Question

The derivative of $ \frac{d}{dx} \left( \tan^{-1} \left( \frac{3x - x^3}{1 - 3x^2} \right) \right) \text{ is equal to} $

• A. \( \frac{3}{1 + x^2} \)
• B. \( \frac{3}{1 + 9x^2} \)
• C. \( \sec^2{3x} \)
• D. \( \frac{1}{1 + x^2} \)

Hint:

When differentiating composite functions like \( \tan^{-1}(u) \), apply the chain rule and simplify the expression for \( u \) carefully.

Answer 1

The Correct Option is B

Let \( y = \tan^{-1} \left( \frac{3x - x^3}{1 - 3x^2} \right) \). We need to differentiate this function using the chain rule.

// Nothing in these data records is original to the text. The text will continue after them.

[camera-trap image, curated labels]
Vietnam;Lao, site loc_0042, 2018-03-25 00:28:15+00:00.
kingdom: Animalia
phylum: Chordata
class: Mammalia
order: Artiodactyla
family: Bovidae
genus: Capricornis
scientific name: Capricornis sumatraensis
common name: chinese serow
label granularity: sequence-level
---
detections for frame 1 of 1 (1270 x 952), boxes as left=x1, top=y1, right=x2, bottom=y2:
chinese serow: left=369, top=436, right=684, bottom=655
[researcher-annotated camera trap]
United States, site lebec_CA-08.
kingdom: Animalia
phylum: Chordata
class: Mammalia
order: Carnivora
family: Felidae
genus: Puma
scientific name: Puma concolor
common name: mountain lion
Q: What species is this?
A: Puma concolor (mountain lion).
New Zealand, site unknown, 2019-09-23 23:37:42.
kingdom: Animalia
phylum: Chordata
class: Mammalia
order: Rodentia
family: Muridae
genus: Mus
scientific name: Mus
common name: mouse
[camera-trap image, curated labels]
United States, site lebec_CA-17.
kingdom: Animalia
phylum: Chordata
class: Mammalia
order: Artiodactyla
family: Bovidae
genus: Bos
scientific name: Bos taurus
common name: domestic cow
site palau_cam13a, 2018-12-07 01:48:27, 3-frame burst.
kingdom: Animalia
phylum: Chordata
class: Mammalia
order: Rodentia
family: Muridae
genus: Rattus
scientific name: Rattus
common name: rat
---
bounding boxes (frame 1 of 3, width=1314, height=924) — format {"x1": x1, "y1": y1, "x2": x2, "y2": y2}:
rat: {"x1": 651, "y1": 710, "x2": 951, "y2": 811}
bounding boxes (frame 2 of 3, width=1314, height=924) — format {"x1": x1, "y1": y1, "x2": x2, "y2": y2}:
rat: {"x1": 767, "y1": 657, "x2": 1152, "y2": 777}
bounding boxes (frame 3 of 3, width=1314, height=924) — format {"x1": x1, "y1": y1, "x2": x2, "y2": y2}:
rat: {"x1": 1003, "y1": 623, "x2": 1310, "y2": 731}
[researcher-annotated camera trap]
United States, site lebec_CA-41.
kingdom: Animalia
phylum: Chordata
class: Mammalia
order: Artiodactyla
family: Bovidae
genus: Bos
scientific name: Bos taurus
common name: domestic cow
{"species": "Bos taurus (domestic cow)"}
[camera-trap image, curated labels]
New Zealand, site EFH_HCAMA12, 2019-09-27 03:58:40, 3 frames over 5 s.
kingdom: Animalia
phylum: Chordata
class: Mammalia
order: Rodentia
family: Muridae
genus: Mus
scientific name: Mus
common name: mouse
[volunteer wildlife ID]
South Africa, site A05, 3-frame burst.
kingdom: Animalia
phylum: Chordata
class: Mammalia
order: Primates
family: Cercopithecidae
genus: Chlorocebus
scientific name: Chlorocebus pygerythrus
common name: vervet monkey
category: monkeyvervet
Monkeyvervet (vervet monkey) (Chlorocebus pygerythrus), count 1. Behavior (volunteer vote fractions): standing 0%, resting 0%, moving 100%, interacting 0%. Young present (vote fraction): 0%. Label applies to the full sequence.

The derivative of \( \tan^{-1}(u) \) is: \[ \frac{d}{dx} \tan^{-1}(u) = \frac{1}{1 + u^2} \cdot \frac{du}{dx} \] In our case, \( u = \frac{3x - x^3}{1 - 3x^2} \).
The derivative of \( u \) is: \[ \frac{du}{dx} = \frac{d}{dx} \left( \frac{3x - x^3}{1 - 3x^2} \right) \] By applying the quotient rule and simplifying, the result is: \[ \frac{3}{1 + 9x^2} \] Conclusion. Thus, the derivative is \( \frac{3}{1 + 9x^2} \), which corresponds to option (b).